▶ **OBJECTIVE**
Copy the listing from the line containing "Do [420,635] and" through its final line, keeping the requests as they are and raising every coordinate in the answers by 88.

▶ **DATASET RECORDS**

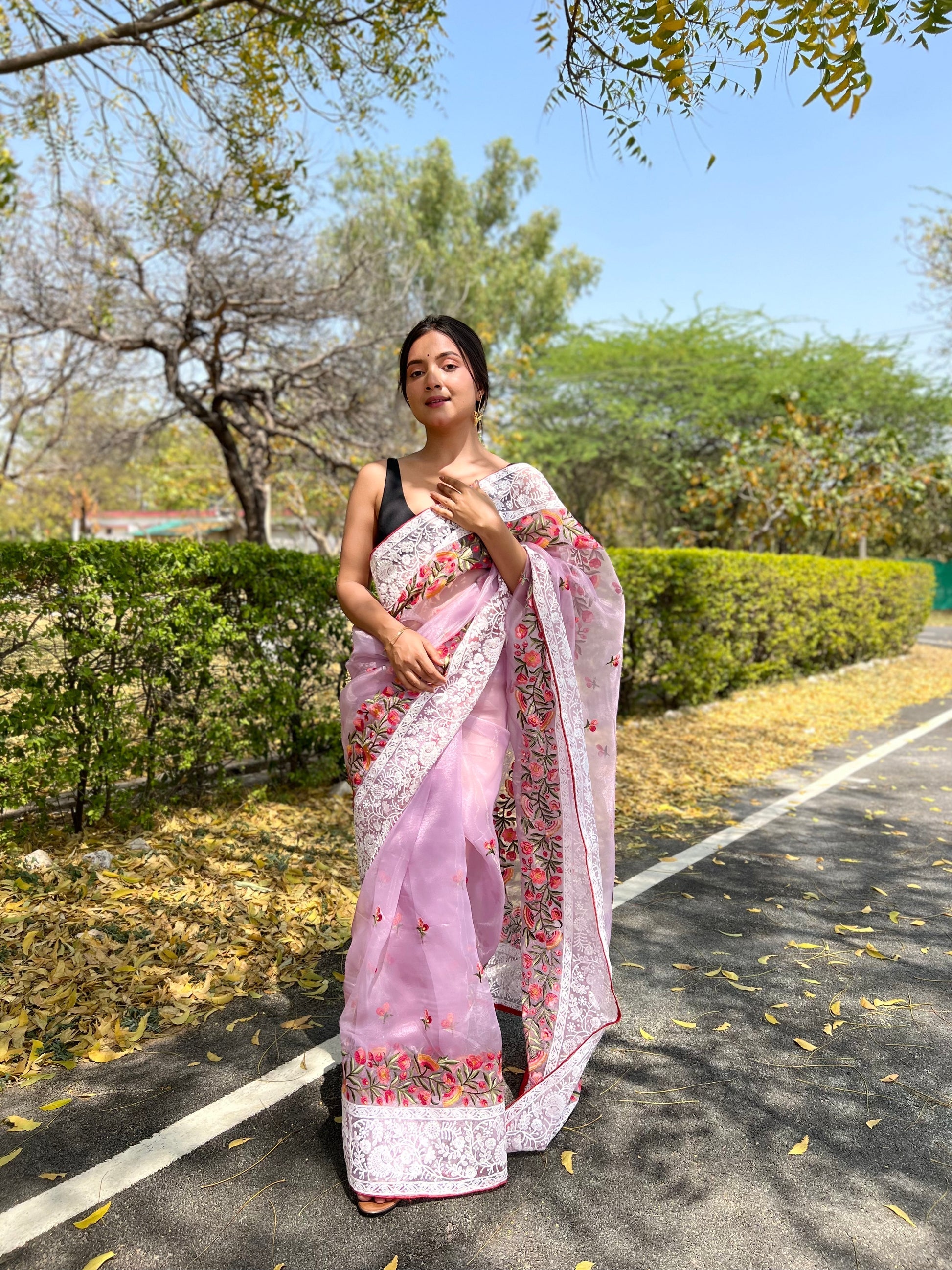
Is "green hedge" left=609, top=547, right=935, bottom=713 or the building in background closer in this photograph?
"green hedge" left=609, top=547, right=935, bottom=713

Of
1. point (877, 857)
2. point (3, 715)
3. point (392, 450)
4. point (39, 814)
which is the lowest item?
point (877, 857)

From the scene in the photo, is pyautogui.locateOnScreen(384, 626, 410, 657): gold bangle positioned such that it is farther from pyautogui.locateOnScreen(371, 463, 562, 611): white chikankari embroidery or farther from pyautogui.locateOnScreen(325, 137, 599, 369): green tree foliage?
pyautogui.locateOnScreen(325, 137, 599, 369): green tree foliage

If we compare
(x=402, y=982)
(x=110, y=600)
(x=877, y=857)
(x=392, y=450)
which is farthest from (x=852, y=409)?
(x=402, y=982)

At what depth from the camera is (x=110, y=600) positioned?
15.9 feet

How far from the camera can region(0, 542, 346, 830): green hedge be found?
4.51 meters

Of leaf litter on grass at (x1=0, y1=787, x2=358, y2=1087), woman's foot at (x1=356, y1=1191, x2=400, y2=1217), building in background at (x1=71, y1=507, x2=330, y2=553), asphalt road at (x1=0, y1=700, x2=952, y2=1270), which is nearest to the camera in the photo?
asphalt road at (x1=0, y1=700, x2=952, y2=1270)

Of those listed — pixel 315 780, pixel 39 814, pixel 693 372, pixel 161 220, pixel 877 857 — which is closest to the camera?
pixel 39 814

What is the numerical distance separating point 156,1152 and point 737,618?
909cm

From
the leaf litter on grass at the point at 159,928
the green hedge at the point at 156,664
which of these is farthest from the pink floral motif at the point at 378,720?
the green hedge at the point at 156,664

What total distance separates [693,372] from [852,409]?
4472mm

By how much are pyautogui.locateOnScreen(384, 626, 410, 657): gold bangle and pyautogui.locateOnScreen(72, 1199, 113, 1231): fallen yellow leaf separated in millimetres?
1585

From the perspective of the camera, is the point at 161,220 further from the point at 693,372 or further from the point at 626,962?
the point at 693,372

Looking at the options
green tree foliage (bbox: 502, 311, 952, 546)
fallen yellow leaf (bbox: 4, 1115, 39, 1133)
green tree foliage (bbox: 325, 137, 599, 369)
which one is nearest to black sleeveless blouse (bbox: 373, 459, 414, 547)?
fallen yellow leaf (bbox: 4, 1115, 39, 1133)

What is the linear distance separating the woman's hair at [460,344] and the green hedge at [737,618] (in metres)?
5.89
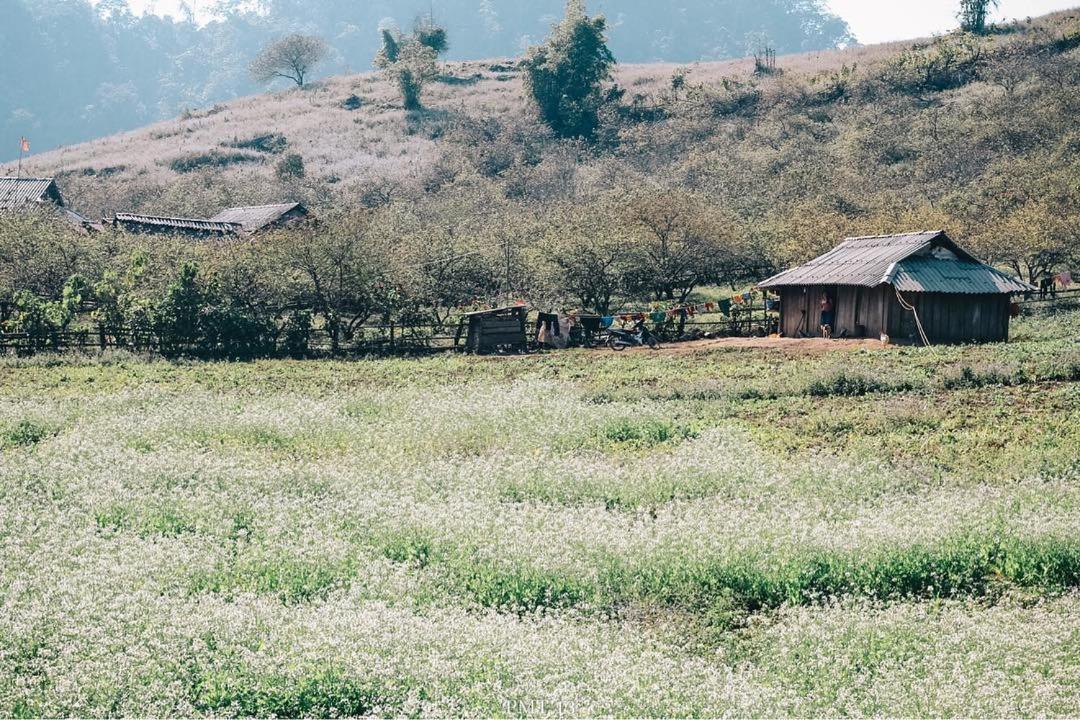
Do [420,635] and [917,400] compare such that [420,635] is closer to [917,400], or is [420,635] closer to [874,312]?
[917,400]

▶ **CORRECT RESPONSE**
Do [420,635] and [917,400] compare such that [420,635] is closer to [917,400], or is [420,635] closer to [874,312]?
[1005,488]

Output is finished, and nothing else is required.